Edge AI, tighter OT/IT convergence, and standardized industrial connectivity are reshaping the category and pushing intelligence closer to the device. Weigh each platform on edge capability, fleet security, and how openly it connects existing equipment, because an IoT platform is judged on the production scale it can sustain, not the pilot it can demo.


Section 3

Platform Strategy & Sourcing Decision

The IoT “build vs. buy” choice is really a four-way sourcing decision: assemble your own platform on hyperscaler primitives (IoT Core/Greengrass, IoT Hub/Edge), buy a horizontal application-enablement platform (Cumulocity), buy a vertical industrial suite tied to your OT estate (ThingWorx, Insights Hub), buy a turnkey connected-operations outcome (Samsara), or let a connectivity vendor bundle the whole stack from the module up (Particle, Telit Cinterion). The deciding variables are your engineering capacity, how much of the value is in OT integration versus the application, and — given Google’s, SAP’s, IBM’s, and Bosch’s exits — how much vendor-survival risk you can absorb. Frame the decision around the operating model and the exit path, not the demo.

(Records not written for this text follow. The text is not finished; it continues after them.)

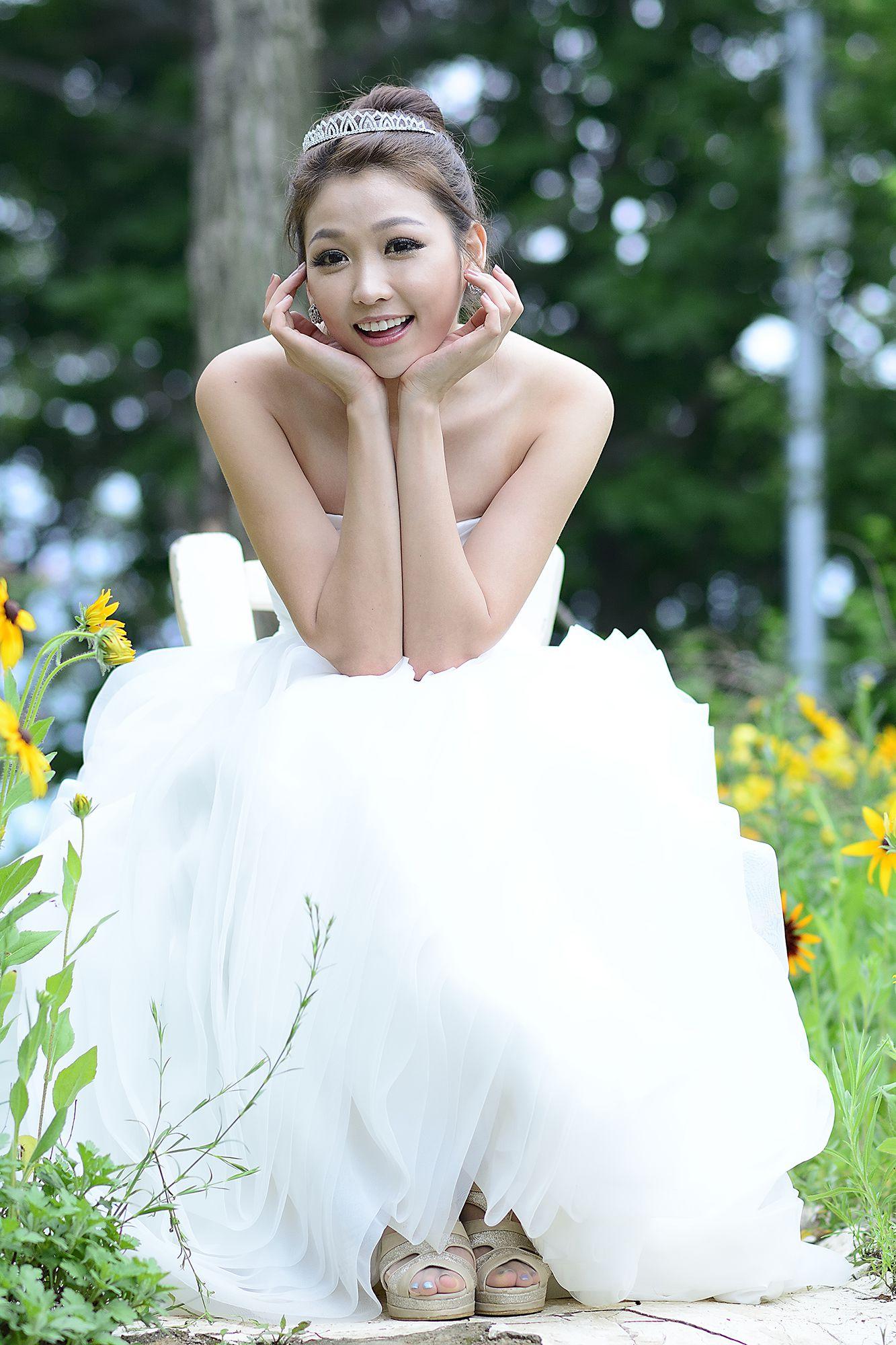 [网络美女]李恩慧(李仁慧)超高清写真大图片(61P)|288热度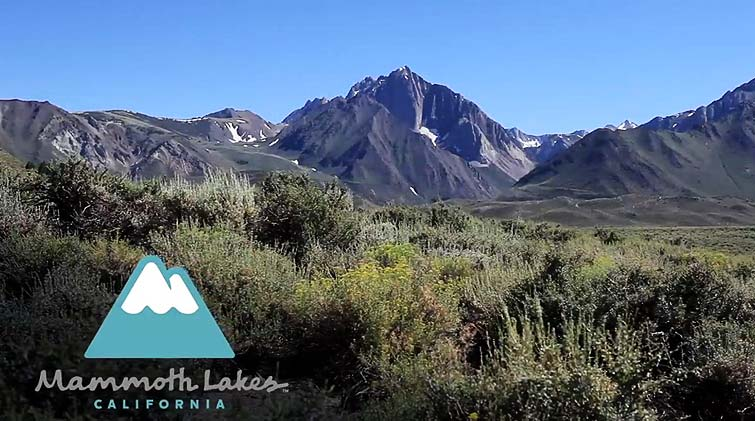 Visit Mammoth - Hiking and Fishing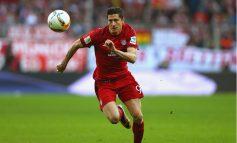 Uniunea fotbaliștilor din Germania a ales echipa ideală a Bundesligii. Lewandowski e cel mai bun!
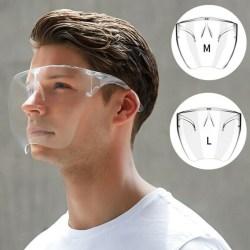 Glasögon Transparent Clear Skyddande Visir Plast M
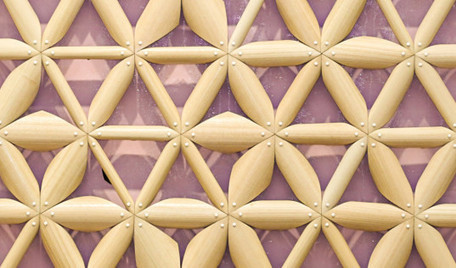 Astonishing Water-sensitive Building Material Acts Just Like Pine Cones | Biomimicry | Scoop.it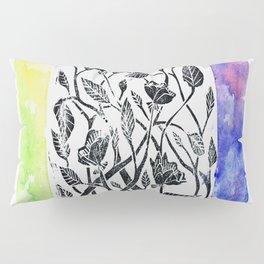rainbow floral watercolor Pillow Sham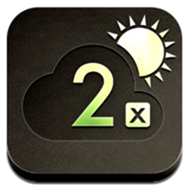 Weather2xIcon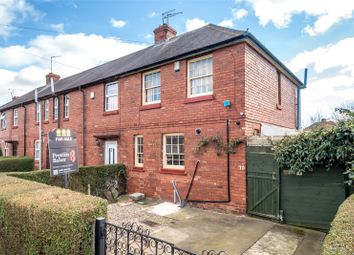 Thumbnail 3 bedroom end terrace house for sale in Asquith Avenue, York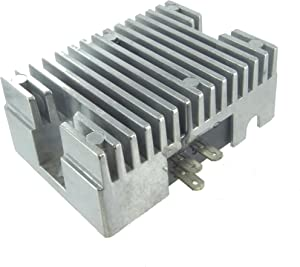 New Regulator Rectifier for Kohler Model K Engine K181 K241 K301 K321 K321 K482 K532 K582 8-24 HP Small Engines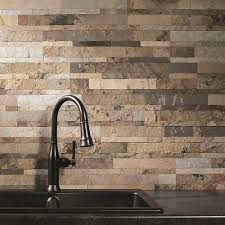 adhesive backsplash tiles for kitchen best 25 self adhesive backsplash ideas on lowes
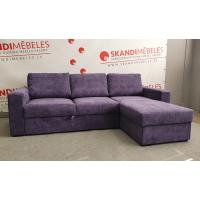 Dīvāns ELBA (Labais stūris, izvelkams)(Violets)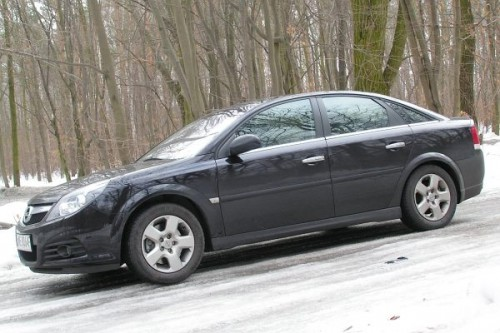 Opel Vectra: GTS niczym coupe
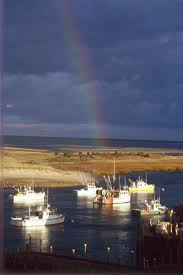 222 best cape cod life images on pinterest capes cape cod and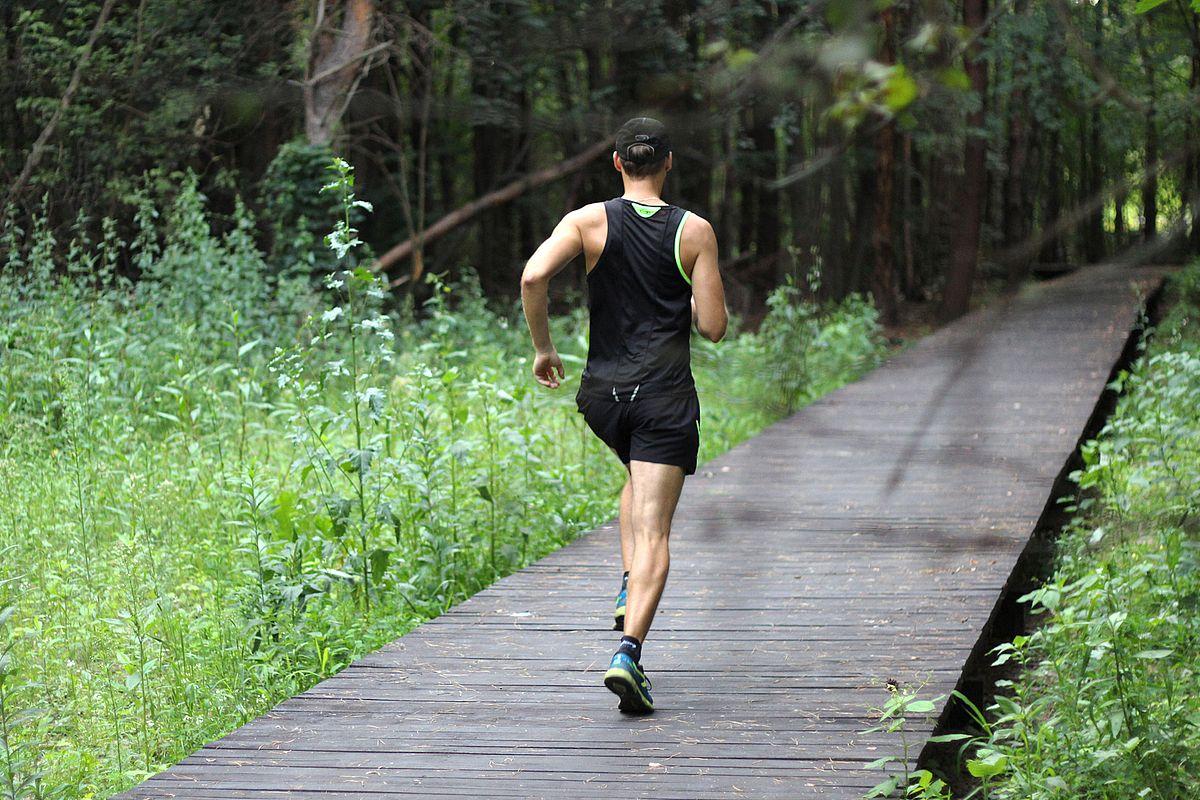 bieganie decthlon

Your Situation Recommended Path Rationale
Strong cloud engineering team, custom data and ML needs, already standardized on one hyperscaler Build on cloud primitives AWS IoT or Azure IoT give you device management, rules, and edge runtime as composable services that drop straight into your existing data and ML stack — maximum control, at the cost of owning the integration and the roadmap yourself.
Brownfield factory or plant with mixed PLCs, OPC–UA, Modbus and legacy controllers Vertical industrial platform ThingWorx (with Kepware connectivity) and Siemens Insights Hub ship the OT protocol drivers, asset models, and prebuilt manufacturing apps that turn months of integration into configuration — the value is in the OT plumbing you don’t have to build.
Want device management and app enablement but no allegiance to one cloud or one automation vendor Independent horizontal platform (Cumulocity) A cloud- and OT-neutral platform avoids hyperscaler and automation-vendor lock-in and runs on-prem or in any cloud; weigh its newfound independence after the management buyout as both flexibility and a vendor-scale question to diligence.
Fleets, vehicles, or distributed field assets and a small IT team that needs results now Turnkey connected-operations or connectivity PaaS Samsara delivers safety, telematics, and equipment monitoring as a managed outcome with its own hardware; Particle bundles the cellular module, global SIM, and cloud — both trade platform flexibility for time-to-value and a single throat to choke.
Long-lived fleet where a vendor exit would strand thousands of devices Buy for exit-ability, not just features Favor open protocols (MQTT, LwM2M, OPC–UA), standard data formats, and a documented data-export path so a future migration is an inconvenience, not a re-deployment — Google IoT Core customers learned this on a hard deadline.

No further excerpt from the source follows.